Dans le cadre de leurs efforts pour apprendre aux modèles à générer des vidéos dans lesquelles les mouvements sont cohérents et logiques, le Dr.e Dekel et son équipe ont montré comment les capacités des modèles texte-image peuvent être étendues de manière à ce qu’ils puissent également générer et éditer des vidéos. Par exemple, ils ont introduit une vidéo d’un loup bougeant sa tête d’un côté à l’autre dans un modèle open-source appelé Stable Diffusion et lui ont demandé de générer une vidéo similaire montrant un ragdoll (poupée en chiffon) ressemblant à un loup. Dans un premier temps, le modèle a créé une vidéo décalée et irréaliste, car chaque image de la vidéo était éditée différemment.
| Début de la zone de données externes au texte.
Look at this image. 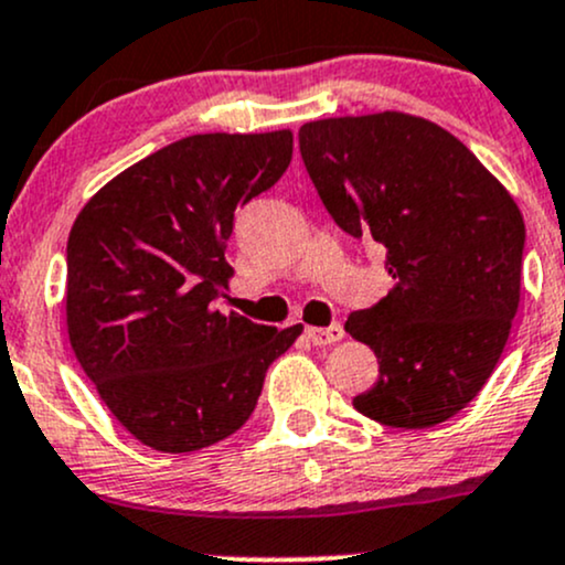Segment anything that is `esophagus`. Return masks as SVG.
<instances>
[{
	"label": "esophagus",
	"instance_id": "obj_1",
	"mask_svg": "<svg viewBox=\"0 0 565 565\" xmlns=\"http://www.w3.org/2000/svg\"><path fill=\"white\" fill-rule=\"evenodd\" d=\"M343 327L340 324H332V327H308L306 330V338L311 340L313 345H332L338 343V340H343Z\"/></svg>",
	"mask_w": 565,
	"mask_h": 565
}]
</instances>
Mais en comprenant mieux comment le modèle traite et représente les images lors du montage, les chercheurs ont réussi à lui faire traiter toutes les images de la même manière, ce qui a donné une vidéo dans laquelle la poupée-loup bougeait de manière naturelle et convaincante.
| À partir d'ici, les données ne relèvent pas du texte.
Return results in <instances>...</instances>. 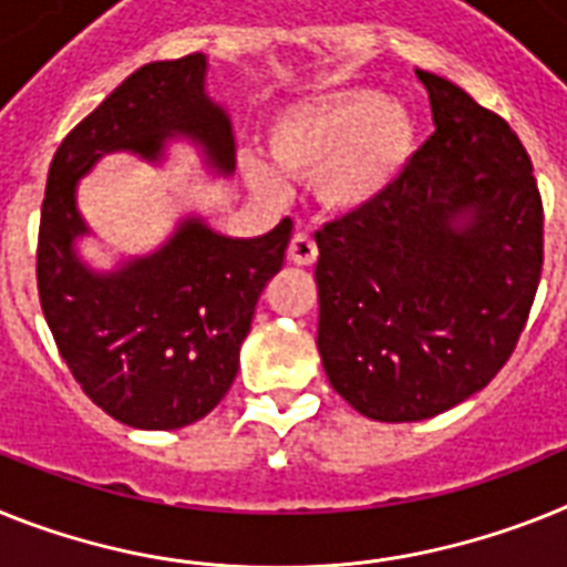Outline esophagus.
Here are the masks:
<instances>
[{"mask_svg":"<svg viewBox=\"0 0 567 567\" xmlns=\"http://www.w3.org/2000/svg\"><path fill=\"white\" fill-rule=\"evenodd\" d=\"M317 256H320V250H317V241H313L311 233L308 230L293 233L291 245H288V259H291L293 265H302V268H308V265H313V261H317Z\"/></svg>","mask_w":567,"mask_h":567,"instance_id":"esophagus-1","label":"esophagus"}]
</instances>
Images créées par Lumiere de Google : Une Joconde qui bâille et un panda qui conduit une voiture.
Images créées par Lumiere de Google : Une Joconde qui bâille et un panda qui conduit une voiture.
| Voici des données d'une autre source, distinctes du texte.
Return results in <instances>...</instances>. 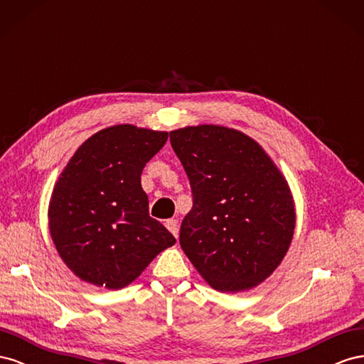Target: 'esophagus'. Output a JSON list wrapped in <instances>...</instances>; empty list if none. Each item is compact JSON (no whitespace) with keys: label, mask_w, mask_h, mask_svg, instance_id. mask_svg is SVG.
Masks as SVG:
<instances>
[{"label":"esophagus","mask_w":364,"mask_h":364,"mask_svg":"<svg viewBox=\"0 0 364 364\" xmlns=\"http://www.w3.org/2000/svg\"><path fill=\"white\" fill-rule=\"evenodd\" d=\"M166 227H168V230H169L175 237L178 236V230H180L178 221H176V220H168V221H166Z\"/></svg>","instance_id":"obj_1"}]
</instances>
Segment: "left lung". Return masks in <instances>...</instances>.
Returning a JSON list of instances; mask_svg holds the SVG:
<instances>
[{
  "mask_svg": "<svg viewBox=\"0 0 364 364\" xmlns=\"http://www.w3.org/2000/svg\"><path fill=\"white\" fill-rule=\"evenodd\" d=\"M169 136L193 195L180 228L183 252L218 291L257 287L282 262L294 235L285 176L241 131L198 124Z\"/></svg>",
  "mask_w": 364,
  "mask_h": 364,
  "instance_id": "obj_1",
  "label": "left lung"
}]
</instances>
Le Dr. Dekel a récemment reçu une bourse de démarrage du Conseil Européen de la Recherche d’un montant de 1,5 million d’euros, une ressource prestigieuse pour les jeunes scientifiques. Elle a l’intention d’utiliser cette bourse pour s’attaquer à d’autres limites des modèles qui génèrent et éditent les vidéos. Le traitement vidéo étant une tâche très complexe, il existe un écart important entre les connaissances qu’un modèle a déjà accumulées grâce aux nombreuses vidéos sur lesquelles il a été formé et les caractéristiques spécifiques du mouvement dans une vidéo donnée que le modèle est invité à générer. Le Dr. Dekel tentera de développer un modèle capable d’en apprendre davantage sur ce qu’il doit faire avec une vidéo spécifique à partir de l’expérience qu’il a acquise sur des milliers d’autres vidéos.

Qu’en est-il des inquiétudes suscitées par l’énorme puissance de ces modèles ? « Il existe un équilibre délicat entre le fait d’être conscient des risques potentiels d’une technologie et la volonté de la faire progresser », explique le Dr. Dekel. « Notre engagement consiste à préserver cet équilibre. Le grand public peut parfois avoir l’impression que ces modèles sont omnipotents, mais ce n’est pas le cas actuellement. Mon principal objectif en tant que chercheur est d’élargir les possibilités créatives de chacun d’entre nous, y compris des personnes qui ne sont pas des professionnels, et de faire progresser la science et la capacité informatique de voir le monde. »

 

La Science en Chiffres
En un seul passage, Lumiere de Google génère 80 images par séquence vidéo d’une durée d’environ 3 secondes, ce qui permet d’obtenir des vidéos de haute qualité et cohérentes.